5. Stop doing non-essential work.
Many things are helpful or beneficial, like devising a new root directory filing system or researching SEO keywords to use in corporate blogs. But none of this is crucial to the daily functioning of your business. Lengthy chats about last night’s game with colleagues or looking at new cars should also be saved until you’ve tackled priority tasks and tidied your desk (and desktop).
6. Communicate clearly.
Having to explain something a second time is frustrating and inefficient. Try to give people clear, concise instructions about what you want them to do. Re-read emails or instructions, looking for ambiguities or unnecessary sentences to crop out. This will give colleagues a more accurate steer on how to proceed, making them more likely to give you what you asked for at the first attempt.
7. Minimize meetings.
Yes, they’re good for spitballing ideas. And yes, there’s usually coffee and biscuits.
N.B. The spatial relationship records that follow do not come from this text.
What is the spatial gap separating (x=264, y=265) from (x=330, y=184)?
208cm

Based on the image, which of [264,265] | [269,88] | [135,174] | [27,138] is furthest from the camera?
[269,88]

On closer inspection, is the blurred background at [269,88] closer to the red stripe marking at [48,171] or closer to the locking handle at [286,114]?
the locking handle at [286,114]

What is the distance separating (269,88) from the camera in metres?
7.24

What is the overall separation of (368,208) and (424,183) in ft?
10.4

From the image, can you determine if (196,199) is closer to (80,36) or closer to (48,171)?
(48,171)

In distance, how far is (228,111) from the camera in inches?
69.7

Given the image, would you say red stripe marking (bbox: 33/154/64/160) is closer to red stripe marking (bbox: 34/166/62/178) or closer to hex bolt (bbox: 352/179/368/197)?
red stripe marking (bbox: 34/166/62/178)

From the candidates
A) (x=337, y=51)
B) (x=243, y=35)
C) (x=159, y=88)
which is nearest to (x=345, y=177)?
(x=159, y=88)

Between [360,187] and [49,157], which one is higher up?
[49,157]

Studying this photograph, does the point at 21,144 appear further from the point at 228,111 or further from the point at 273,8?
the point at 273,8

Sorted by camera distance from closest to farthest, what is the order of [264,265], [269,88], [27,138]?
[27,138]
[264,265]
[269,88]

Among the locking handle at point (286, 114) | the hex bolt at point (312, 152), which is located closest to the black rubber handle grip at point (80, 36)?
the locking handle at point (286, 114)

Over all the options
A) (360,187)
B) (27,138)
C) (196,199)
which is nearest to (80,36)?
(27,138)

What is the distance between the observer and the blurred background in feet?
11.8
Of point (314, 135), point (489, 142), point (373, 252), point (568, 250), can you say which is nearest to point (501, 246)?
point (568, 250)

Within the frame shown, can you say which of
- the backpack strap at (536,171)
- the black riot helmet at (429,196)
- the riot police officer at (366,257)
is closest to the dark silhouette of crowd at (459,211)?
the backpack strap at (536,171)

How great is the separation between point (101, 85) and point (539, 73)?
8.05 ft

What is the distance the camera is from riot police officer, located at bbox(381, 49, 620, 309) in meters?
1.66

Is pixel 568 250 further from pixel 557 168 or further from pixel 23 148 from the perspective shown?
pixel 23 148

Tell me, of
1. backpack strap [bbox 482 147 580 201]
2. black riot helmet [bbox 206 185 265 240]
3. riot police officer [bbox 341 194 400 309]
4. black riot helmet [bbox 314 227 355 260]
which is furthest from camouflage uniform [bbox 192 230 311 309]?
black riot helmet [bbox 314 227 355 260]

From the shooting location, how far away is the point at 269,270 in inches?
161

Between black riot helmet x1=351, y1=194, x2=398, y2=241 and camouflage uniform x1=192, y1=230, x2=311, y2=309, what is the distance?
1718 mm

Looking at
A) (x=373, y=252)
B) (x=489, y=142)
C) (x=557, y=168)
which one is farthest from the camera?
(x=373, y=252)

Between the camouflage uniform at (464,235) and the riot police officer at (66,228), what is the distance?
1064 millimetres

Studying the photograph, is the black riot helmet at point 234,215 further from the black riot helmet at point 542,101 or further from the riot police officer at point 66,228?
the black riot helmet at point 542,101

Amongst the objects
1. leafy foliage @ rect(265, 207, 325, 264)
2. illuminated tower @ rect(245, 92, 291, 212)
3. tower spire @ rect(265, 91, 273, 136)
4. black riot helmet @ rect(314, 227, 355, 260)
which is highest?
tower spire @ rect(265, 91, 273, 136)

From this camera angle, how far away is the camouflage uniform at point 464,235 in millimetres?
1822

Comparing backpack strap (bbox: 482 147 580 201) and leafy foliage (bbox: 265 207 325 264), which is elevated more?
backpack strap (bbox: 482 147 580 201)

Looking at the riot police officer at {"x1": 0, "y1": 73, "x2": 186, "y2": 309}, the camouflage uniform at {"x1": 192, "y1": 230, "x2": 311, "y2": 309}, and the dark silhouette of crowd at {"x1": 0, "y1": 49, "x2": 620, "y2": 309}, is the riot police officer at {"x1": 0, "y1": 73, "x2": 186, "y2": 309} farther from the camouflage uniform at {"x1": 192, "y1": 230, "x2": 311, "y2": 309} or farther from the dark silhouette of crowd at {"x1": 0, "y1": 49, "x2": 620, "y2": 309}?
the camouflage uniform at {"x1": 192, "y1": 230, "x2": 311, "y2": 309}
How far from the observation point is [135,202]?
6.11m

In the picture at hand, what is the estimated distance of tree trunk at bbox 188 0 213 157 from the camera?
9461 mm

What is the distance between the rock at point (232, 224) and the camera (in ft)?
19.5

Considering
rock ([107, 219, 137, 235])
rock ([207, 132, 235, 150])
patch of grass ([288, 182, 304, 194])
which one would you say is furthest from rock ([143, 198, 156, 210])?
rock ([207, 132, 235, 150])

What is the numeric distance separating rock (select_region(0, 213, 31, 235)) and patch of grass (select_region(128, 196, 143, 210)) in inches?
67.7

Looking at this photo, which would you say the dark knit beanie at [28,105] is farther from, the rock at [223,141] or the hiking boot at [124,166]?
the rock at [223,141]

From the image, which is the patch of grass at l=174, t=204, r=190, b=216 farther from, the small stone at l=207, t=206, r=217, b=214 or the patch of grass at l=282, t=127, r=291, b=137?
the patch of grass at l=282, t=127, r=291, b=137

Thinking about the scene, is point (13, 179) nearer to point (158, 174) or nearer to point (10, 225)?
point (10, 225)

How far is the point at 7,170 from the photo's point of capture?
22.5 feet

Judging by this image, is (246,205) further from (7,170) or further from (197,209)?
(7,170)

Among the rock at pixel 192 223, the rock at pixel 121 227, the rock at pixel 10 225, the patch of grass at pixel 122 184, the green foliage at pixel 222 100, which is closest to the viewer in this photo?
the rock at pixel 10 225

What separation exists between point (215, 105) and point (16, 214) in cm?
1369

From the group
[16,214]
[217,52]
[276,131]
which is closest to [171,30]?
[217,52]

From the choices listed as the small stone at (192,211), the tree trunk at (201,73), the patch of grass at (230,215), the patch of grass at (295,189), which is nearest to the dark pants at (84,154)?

But how many times have you left a meeting feeling empowered and energized? If you have remote-working colleagues, arrange Zoom or Skype group chats to reduce commuting times. Appoint a meeting coordinator to draft up an agenda, keeping people on-topic if the conversation drifts.
8. Reduce caffeine.
If reading the last point made you reach for the coffee pot, put it back. Caffeine has cardiovascular effects that make us jittery and easily distracted. Reducing caffeine levels may improve attentiveness, and modern decaf coffee is perfectly pleasant. High-carb lunches and sugary snacks also cause energy spikes, followed by productivity-harming slumps. Stick to healthier brain-food snacks like fruit and nuts.
9. Take proper breaks.
If we’re honest, most of us have worked through lunch. However, this damages our overall productivity. A tired mind takes longer to process information, making us less efficient as the day wears on. Try to leave the office at lunchtime, even for a quick walk around the block. Mindfulness, exercise and meditation also improve afternoon attentiveness.
10. Review the week on Fridays.
The commute home is a good time to consider how the previous five days panned out. Be self-critical – did you spend half an hour playing Two Dots in the toilet, or write a lengthy email when a quick phone call would have sufficed? Even mundane jobs like filing might improve your ability to get things done going forwards – clutter and confusion are the enemies of time management.